I was perplexed when I first learned that Savannah, Georgia has the second largest St Patrick’s Day festivities in the USA. “Really, Savannah?” I said to myself, “Isn’t this city a classic southern belle, with moss covered oak trees and historic squares?” It wasn’t until I arrived in Savannah that I realized this belle has a wild side. Although I wasn’t there for St Patrick’s Day itself, it quickly became apparent to me that there is something starkly different about Savannah than say the so-called holy city of Charleston, which we had just visited.

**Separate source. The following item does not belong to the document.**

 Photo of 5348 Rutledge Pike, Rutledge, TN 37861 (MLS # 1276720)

The realization first occurred to me as we were leaving our first stop, Moon River Brewing Company, Savannah’s only brewpub. The bartender asked if we’d like anything to go. Of course I assumed she meant a six pack or growler of the beer we had just sampled, which would be a typical question in a brewery. Since we had about 3 to 4 fours of walking through Savannah’s streets ahead of us, we declined and went on our way. Except as we made our way through town, every second or third person was walking around with a plastic cup….and they all looked peculiarly happy. Well we may not be bright, but we’re not completely dim-witted and we quickly realized that public drinking is at least accepted, if not entirely legal, in Savannah. Upon further investigation we learned that Savannah’s historic district is one of few places in the US where consumption of open containers of alcohol is permitted, as long as the container is plastic and no more than 16 ounces. I was more than a little surprised, since I have always thought of Savannah as a fairly conservative city. It may be that the vast majority of those indulging in this freedom of consumption are tourists, but nevertheless, it makes Savannah a much louder and…boozier place to be.

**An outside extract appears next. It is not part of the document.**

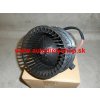 Audi A4 3/99-9/00 ventilátor kúrenia/ pre všetky typy /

Now on to the main reason we were there, to check out Savannah’s moss covered oak trees and historic squares! Savannah’s 22 squares are all free and all very beautiful, with massive old trees, lots of green space, and various monuments scattered across them. All the squares are in walking distance of one another so seeing all is certainly doable, but I would recommend starting at the waterfront and making your down Bull Street to Forsyth Park to catch some of the most significant squares and monuments. You will find monuments to a wide variety of historic individuals hailing from Savannah ranging from John Wesley, the founder of Methodism, to Juliette Gordon Low, the founder of the Girl Scouts. You can get a lot more info about each of Savannah’s squares here.
While unfortunately we did not really get to eat in Savannah because we were so stuffed with Charleston BBQ, I recommend you check out these great dining tips and also a top 10 list of things to do (both two parts) for great advice. We did, however, stroll along River St and the waterfront and sampled some amazing freshly made pralines and salt water taffy. While I could live without the taffy, the pralines are to die for — trust me on this! You can’t miss the huge candy shop by the waterfront.
Have you visited Savannah? Did anything surprise you?